▸ **Excerpt to read**:
· · · ·

Speaking from the position of a guy that once got a direct hit in the eye with a drop of nitric acid (which popped out of a beaker as it was poured), be damned careful about not getting any NaOH in your eyes. 

It took but seconds for the surface of my eyeball to peel. It turned an ugly yellow color, then fell off. I feared I had done permanent damage. A quick trip to an ophthalmologist was very revealing. He informed me how fortunate I was (sure as hell didn't feel like it) having been exposed to nitric instead of lye. He said that when lye enters the human eye, one has but 15 seconds to prevent blindness. According to what he said, the human body can neutralize nitric fairly easily, which is not the case with lye. It continues to do damage until it has been totally consumed--which is far beyond the time it takes to blind an eye. 

Be very careful.

Harold

PS-----my eye turned out fine, although it did take several days.


----------



## loco

GSP!!!! Harold !!! or anyone that can HELP!! 

I have come into some possible good luck today while at my day job (telecommunications contractor...mostly 2 way communication satellite systems IE: internet) I was talking to my customer who happens to be be in the X-Ray business and says he personally goes threw about 2 semi's loads worth of equipment monthly and knows 8 other guys that do the exact same as him. They have the scrap parts and so far don't do much with it from my understanding. They know it contains silver but not much else. I'm just courious if you might be able to help me see if this is indeed something I would like to wet my feet with. The help is GREATLY APPRECIATED!!

-Rich


----------



## Harold_V

Can't provide much input until you can identify the nature of the material. If it's plated, could be it wouldn't be worth messing with. Can you provide more information?

· · · ·

▸ **Stored rows**:
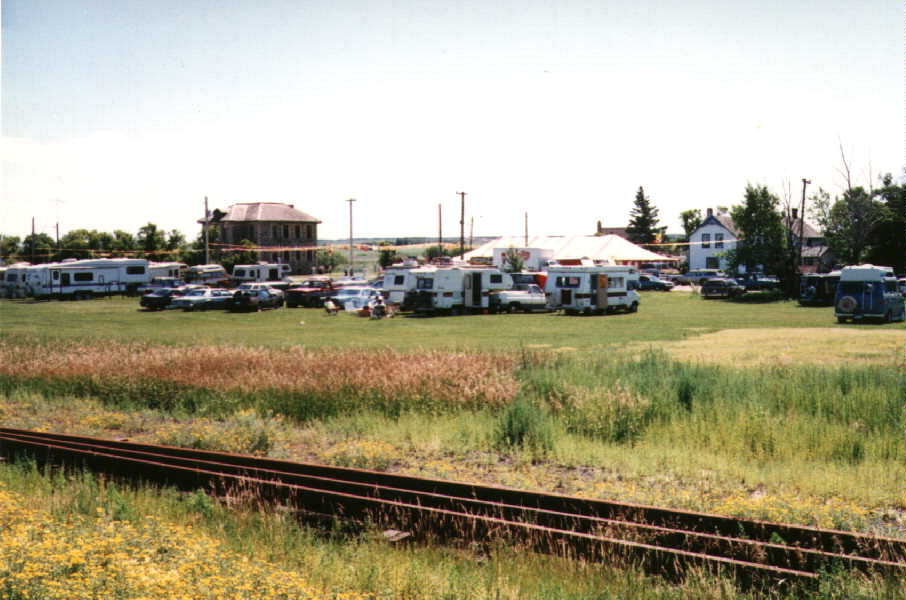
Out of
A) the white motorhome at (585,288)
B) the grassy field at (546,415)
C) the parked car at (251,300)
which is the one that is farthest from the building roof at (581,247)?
the grassy field at (546,415)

· · · ·

In the forum thread, why did the ophthalmologist call Harold fortunate to have been hit in the eye with nitric acid rather than lye? Answer in one to three sentences. The material after the forum thread is separate from it.

The human body can neutralize nitric acid fairly easily, but it cannot do the same with lye. Lye keeps damaging the eye until it is totally consumed, which takes far longer than it takes to blind an eye.